**Aim**. Can you lay out the lines from the one with "this 1092×1092 image." up to and including the one with "broken wooden groyne [2, 689, 1092, 1092]" as a Markdown table, with columns headed "n" and "Line" and blank lines left out?
□ □ □
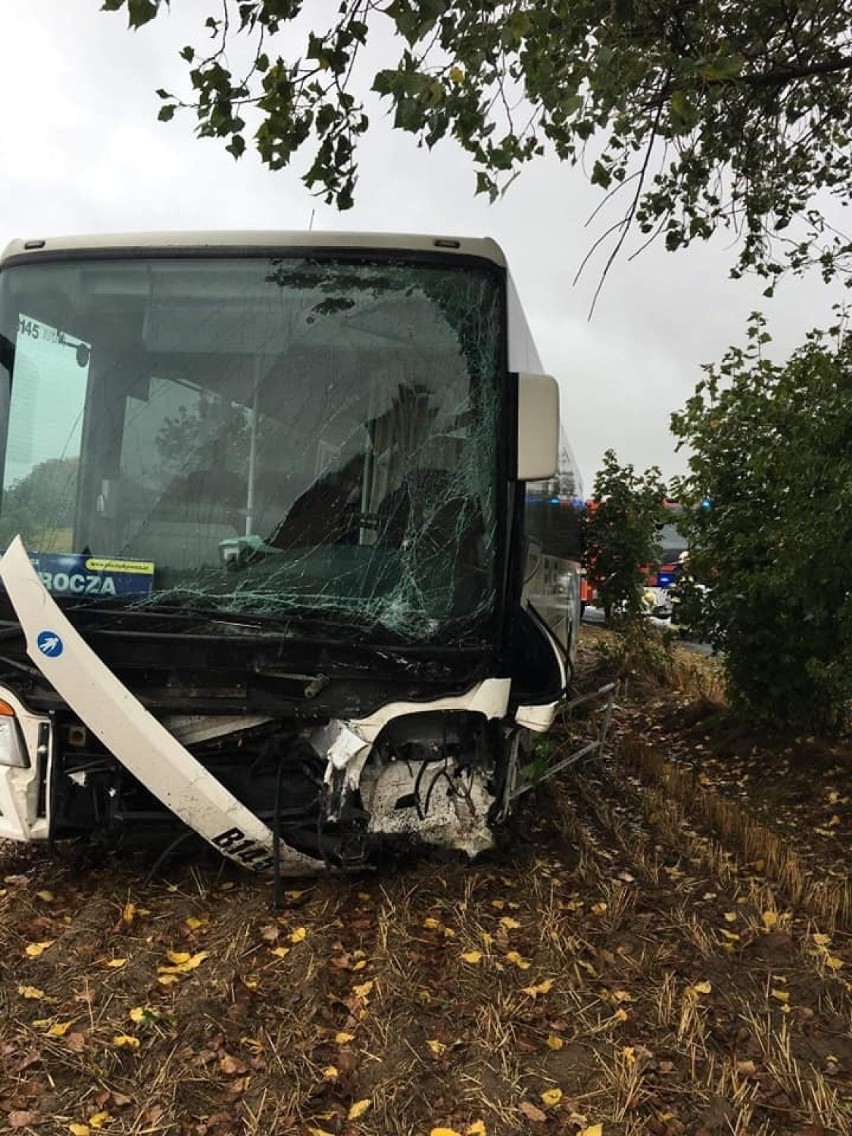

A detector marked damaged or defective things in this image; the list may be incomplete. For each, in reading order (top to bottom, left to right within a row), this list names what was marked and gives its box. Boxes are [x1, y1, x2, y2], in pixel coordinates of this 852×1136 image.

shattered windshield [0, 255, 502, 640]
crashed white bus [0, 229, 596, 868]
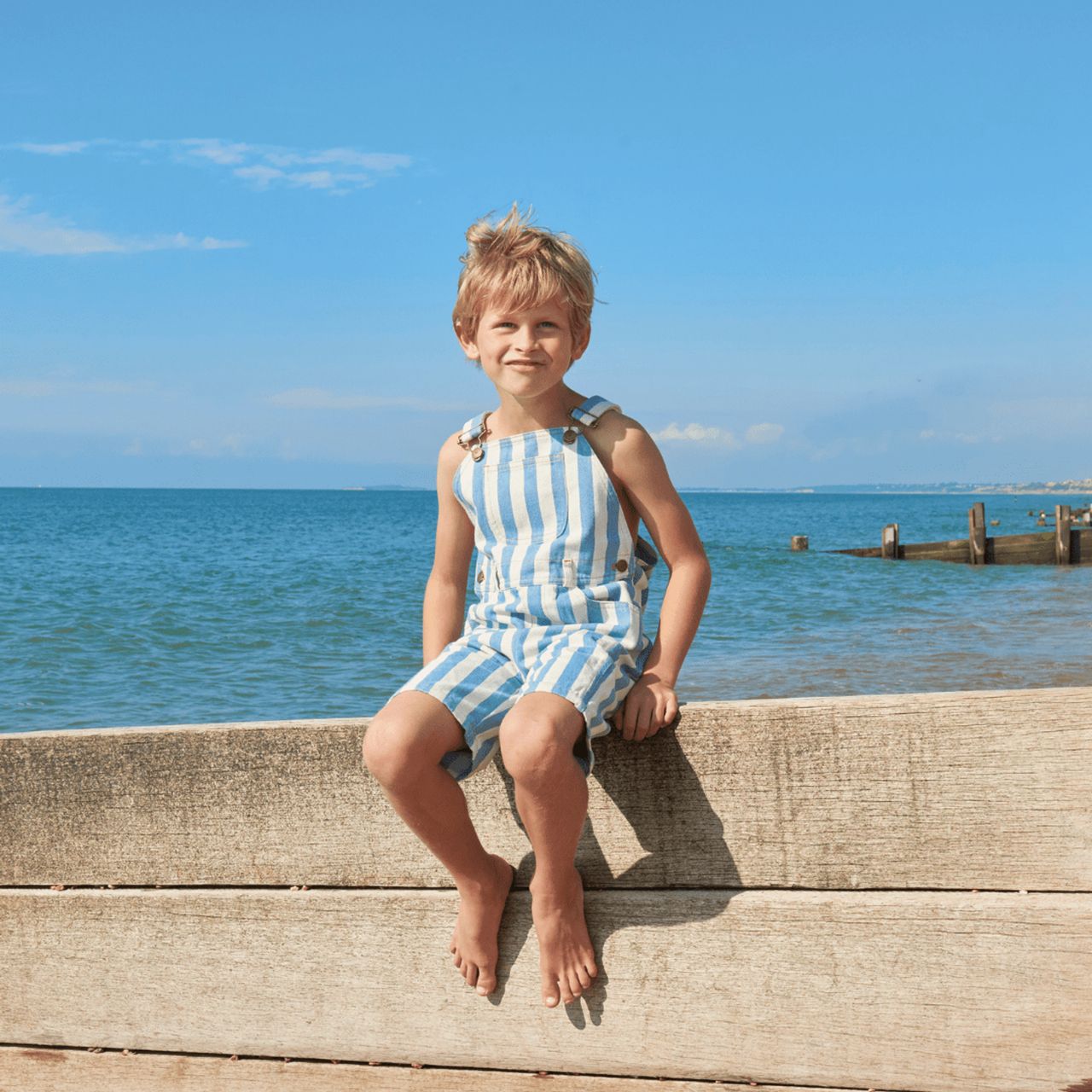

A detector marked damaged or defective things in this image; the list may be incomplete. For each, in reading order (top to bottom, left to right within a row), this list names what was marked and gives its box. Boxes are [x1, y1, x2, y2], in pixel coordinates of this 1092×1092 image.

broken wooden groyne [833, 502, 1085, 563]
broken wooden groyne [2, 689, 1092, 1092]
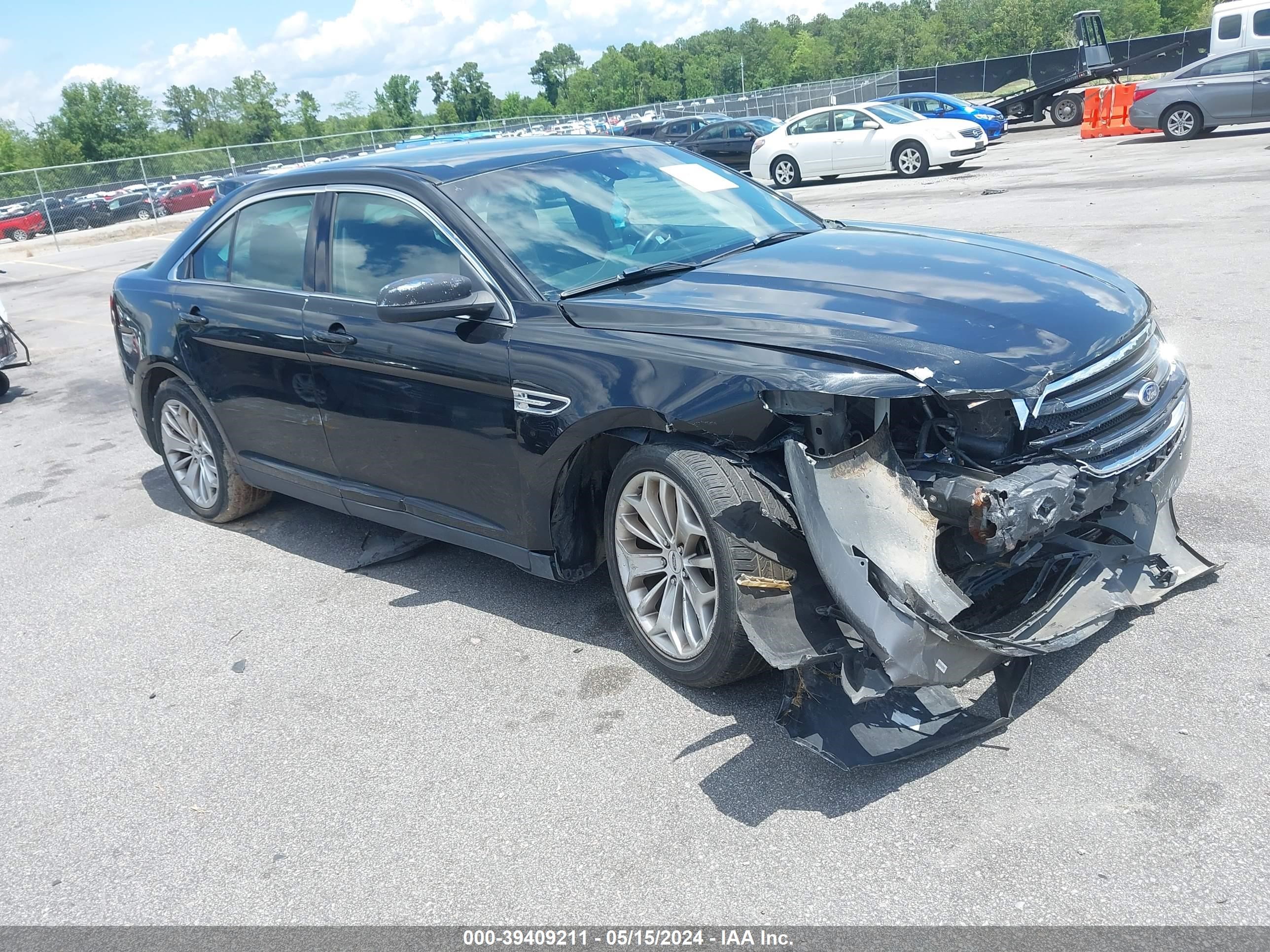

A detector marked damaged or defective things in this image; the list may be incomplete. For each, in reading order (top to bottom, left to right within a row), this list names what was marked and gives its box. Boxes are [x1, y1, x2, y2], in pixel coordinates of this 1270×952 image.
□ □ □
**Final result**.
| n | Line |
|---|---|
| 1 | A detector marked damaged or defective things in this image; the list may be incomplete. For each, in reading order (top to bottom, left to right within a row), this list names what was marked and gives its box. Boxes are [x1, y1, x2, y2], in pixel coordinates of this 1092×1092 image. |
| 2 | broken wooden groyne [833, 502, 1085, 563] |
| 3 | broken wooden groyne [2, 689, 1092, 1092] |